“I don’t belong here, Joel.” Tears sprung to Winnie’s eyes as she walked in the door to the clinic and tried to walk back out. Joel was in her way and turned her around to keep walking forward. “I want to go home.”
“We’re just coming here for an evaluation,” Joel said in a soothing voice.
“Then why did they make me pack a suitcase?” Winnie panicked. “They wouldn’t ask me to bring a suitcase if they weren’t going to force me to stay.”
“If you’re healthy enough to come home and get treatment as an outpatient, then we’ll bring the suitcase home with us,” Joel said. “But if they do want you to stay, at least you’re prepared.”
“I want to come home with you,” Winnie begged. “Please don’t make me stay here. You can take care of me. And your mom can take care of me.”
“I’m not a doctor or a nurse.” Joel shook his head with a sympathetic but insistent firmness to his eyes. “And neither is my mom. You wouldn’t want a chemistry professor teaching you how to do a pirouette, would you?”
“That’s a silly comparison.” She continued to pull her husband back toward the door, but he was a million times bigger than her, and he kept her moving forward.
“Hello, you must be Edwina,” a friendly voice said. Winnie turned to see a woman in a normal blouse and slacks. She didn’t look like a nurse or doctor. “I’m Barbara. I’ll be taking you through the evaluation today.”
“I don’t need to be here,” Winnie insisted. “I want to do treatment as an outpatient.”
“Great, let’s get you home as soon as possible then.” Barbara smiled.
“Okay, good.” This woman was going to let her go home. As soon as they did the evaluation, Winnie would be allowed to go home.
“Mr. Anderson, I’m glad you’re here to support your wife, but there will be many parts of the evaluation where you’ll need to sit in the waiting room.”
“You’re welcome to call me Joel,” he said then held up his smart phone. “I have all my textbooks downloaded to an app on my phone. I’ll get lots of studying done.”
“What are you going to school for?” Barbara asked, cocking her head with sincere interest. Winnie decided either Barbara was a very nice person or trying to distract her.
“I’m just finishing my first semester of medical school, actually.”
“I thought the semester ended in early December.” Winnie’s heart panicked with a fear that he was somehow suffering because he was with her. “You should be on Christmas break now.”
“I took an incomplete in my classes so I could stay with you in New York City.”
“But I was in the hospital for weeks.” Tears spilled from Winnie’s eyes. “You could have gone back to Ann Arbor to finish your semester.” Why was this just now occurring to her? Was she so self-centered that she didn’t remember he was supposed to be at the college, not sitting in her hospital room?
“You are way more important than my silly classes.” Joel pulled her gently into a hug. “There’s no other place I’d rather be than with you.” He kissed the top of her head.
“But medical school is your dream.” Winnie felt terrible. “You can’t give up your dream for me. We should go back to Michigan. We need to be in Michigan.” She tried to pull him toward the door, but he resisted easily, bringing her back to stand in front of Barbara.
“Like you said, it’s Christmas break. I would have wanted to come home to California this time of year anyway.”
“We should be in New York City.” Winnie tried again to convince him to leave. “I’m important as the understudy for the Sugar Plum Fairy. They need me there. What if someone gets sick or injured?”
“There are five other understudies for that part,” Joel reminded her. She was surprised he even remembered that. “The chances of all five of them getting sick or injured at the same time is probably less likely than getting struck by lightning.”

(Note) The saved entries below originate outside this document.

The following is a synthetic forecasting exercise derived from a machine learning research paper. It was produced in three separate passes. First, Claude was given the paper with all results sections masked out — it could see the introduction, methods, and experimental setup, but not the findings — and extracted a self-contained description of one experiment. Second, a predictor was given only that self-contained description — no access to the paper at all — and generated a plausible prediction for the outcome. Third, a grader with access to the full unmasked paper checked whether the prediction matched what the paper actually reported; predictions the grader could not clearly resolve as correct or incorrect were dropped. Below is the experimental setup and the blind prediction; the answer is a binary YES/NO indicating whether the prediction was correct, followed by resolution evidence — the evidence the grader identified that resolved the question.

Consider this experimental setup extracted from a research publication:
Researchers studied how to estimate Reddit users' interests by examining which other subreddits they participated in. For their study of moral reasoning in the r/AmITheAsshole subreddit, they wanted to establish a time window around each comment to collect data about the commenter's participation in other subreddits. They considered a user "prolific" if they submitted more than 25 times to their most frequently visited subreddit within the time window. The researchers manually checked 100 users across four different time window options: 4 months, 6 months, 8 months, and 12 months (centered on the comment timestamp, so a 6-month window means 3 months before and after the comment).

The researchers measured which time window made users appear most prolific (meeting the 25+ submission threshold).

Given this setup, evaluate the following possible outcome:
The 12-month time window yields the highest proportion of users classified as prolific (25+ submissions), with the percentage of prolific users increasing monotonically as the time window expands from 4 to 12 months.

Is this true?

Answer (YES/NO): NO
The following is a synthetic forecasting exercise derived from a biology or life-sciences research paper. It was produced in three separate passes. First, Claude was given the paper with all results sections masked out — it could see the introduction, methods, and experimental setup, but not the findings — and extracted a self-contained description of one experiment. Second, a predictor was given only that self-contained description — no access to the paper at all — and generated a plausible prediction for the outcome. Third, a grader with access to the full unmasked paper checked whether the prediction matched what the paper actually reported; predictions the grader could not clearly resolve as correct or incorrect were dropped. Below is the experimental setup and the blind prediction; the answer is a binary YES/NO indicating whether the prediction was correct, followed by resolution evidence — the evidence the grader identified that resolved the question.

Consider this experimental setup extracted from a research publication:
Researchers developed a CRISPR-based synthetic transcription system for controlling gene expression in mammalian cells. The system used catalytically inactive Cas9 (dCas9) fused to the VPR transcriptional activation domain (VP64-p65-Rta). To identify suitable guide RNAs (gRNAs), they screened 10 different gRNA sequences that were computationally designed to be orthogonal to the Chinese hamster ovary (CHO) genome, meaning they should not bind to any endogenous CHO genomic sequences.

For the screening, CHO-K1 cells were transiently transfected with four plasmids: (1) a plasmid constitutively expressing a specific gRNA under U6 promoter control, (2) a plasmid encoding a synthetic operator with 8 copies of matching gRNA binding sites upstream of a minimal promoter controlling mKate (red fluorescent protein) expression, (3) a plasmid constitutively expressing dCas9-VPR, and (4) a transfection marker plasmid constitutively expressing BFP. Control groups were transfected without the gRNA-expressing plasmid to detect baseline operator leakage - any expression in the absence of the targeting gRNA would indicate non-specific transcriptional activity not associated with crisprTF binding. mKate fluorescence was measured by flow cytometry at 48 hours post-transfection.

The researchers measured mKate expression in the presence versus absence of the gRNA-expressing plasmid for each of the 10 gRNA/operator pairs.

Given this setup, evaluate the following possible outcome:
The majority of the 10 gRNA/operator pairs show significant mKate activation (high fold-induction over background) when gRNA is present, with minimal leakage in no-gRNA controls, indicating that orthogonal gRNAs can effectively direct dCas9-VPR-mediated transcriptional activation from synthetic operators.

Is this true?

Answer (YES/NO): NO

“But nothing,” he said, turning her around again and holding her shoulders firmly, forcing her to face Barbara. “Let’s spend some time with this nice lady and see how your evaluation goes. The sooner we get done with the treatment, the sooner we can go home to the city.”
“But I want to spend time with your mom first,” Winnie whined. “You promised I’d get to spend time with your mom. And you promised me a dance studio.”
“We can stay in California as long as you want,” Joel said in a soft, placating voice. “But we need to get through treatment first.”
Winnie scowled and realized she was fighting against a brick wall. She had agreed to come here and now she was stuck here. They’d had just a few nights alone together in between the time she’d gotten out of the hospital and the moment she walked into this building, an inpatient treatment center near the beach, overlooking the Pacific Ocean a mile away from her in-laws’ beautiful home. She stopped arguing and lifted her chin with a confidence she didn’t feel. “Fine,” she told Barbara. “Do your stupid evaluation.”
“Wonderful,” Barbara said. She must have an unnatural amount of patience in her petite frame because she didn’t even look annoyed at Winnie’s complaining and rationalizing. “Follow me, please.”
Barbara turned and walked into treatment center with Winnie and Joel right behind her. No going back. Winnie instinctively knew she wasn’t leaving this building any time soon.